Police in Santa Martha, Mexico have arrested Natividad Arlem Torres and Mercedes Torres, two sisters who are charged with blackmailing and extorting El Tri soccer star Oribe Peralta on Wednesday. According to police, the sisters took sexually compromising photos of the Mexican striker as well teammate Javier Aquino. The photos were taken in January at a party that both the Mexican national soccer team players were attending.
Peralta rose to fame during the qualifying stages of the World Cup, and at the tournament itself as he scored the game winning goal in Mexico’s 1-0 win against Cameroon in the first game of group play. Peralta, who helped win the Gold Medal for El Tri at the 2012 London Olympics, is one of the young stars on Mexico who is the face of the team, in addition to his fame through soccer and Club America in La Liga MX, Peralta is the face of Pepsi in Mexico and 5-hour Energy in Mexico and the United States.
Peralta told authorities last week that he was being extorted by two women whom he met at a party in January. He said that he exchanged phone numbers with one of the two women and that she took photos of him in compromising positions that made him “uncomfortable.” According to documents that have now been made public in Mexico, the woman in question and her sister, threatened to publish the photos in order to publicly humiliate Peralta unless he paid them half a million pesos or roughly, $38,000.
Peralta, who is married with two children smartly decided to alert authorities to the extortion attempt and go along with the sister’s plan in order to catch them in the act. Peralta gave his friend 250,000 pesos and told him to meet the young sisters at the pick-up location which was a bar in Mexico City. Mexico City police were waiting at the bar for the “drop” to take place and promptly arrested the Torres sisters and charged them with aggravated extortion.

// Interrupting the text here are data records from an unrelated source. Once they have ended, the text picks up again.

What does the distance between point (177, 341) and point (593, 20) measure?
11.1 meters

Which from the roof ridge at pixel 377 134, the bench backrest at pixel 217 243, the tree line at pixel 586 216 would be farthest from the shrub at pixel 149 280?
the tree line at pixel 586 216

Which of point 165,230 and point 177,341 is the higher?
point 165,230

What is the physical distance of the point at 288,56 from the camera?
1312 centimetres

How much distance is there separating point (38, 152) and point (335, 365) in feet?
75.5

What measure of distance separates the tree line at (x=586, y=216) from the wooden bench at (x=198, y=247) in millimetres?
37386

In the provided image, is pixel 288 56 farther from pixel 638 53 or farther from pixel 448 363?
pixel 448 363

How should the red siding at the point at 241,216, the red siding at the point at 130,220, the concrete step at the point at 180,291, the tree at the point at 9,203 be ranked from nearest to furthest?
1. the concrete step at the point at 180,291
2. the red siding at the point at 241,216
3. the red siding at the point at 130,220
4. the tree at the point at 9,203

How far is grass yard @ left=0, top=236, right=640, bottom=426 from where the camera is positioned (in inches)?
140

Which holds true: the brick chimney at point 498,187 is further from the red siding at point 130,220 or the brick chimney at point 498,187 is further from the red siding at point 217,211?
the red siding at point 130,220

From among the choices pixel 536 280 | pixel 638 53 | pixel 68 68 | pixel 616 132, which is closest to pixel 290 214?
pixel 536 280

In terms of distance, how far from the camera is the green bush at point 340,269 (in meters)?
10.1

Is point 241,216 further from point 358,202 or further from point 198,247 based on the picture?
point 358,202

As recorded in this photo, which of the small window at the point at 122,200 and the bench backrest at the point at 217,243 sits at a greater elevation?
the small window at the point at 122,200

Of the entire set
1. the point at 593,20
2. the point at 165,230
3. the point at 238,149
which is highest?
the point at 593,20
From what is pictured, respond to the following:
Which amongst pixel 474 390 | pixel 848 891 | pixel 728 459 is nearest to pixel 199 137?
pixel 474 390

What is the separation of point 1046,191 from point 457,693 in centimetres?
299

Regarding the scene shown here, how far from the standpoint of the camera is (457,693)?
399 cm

According to Ricardo Sanchez Retana, the lawyer of the Torres sisters, the girls were set up by Peralta and the victims of an elaborate trap by Peralta in order to obtain the photographs and “take the girls out of the game”. Retana told Mexican newspaper, Reforma that Peralta merely pretended to be blackmailed and that there is no proof that the photos even exist. As of now, the infamous photographs in question have not been seen, but according to Peralta himself, the photos would have compromised his “moral integrity.”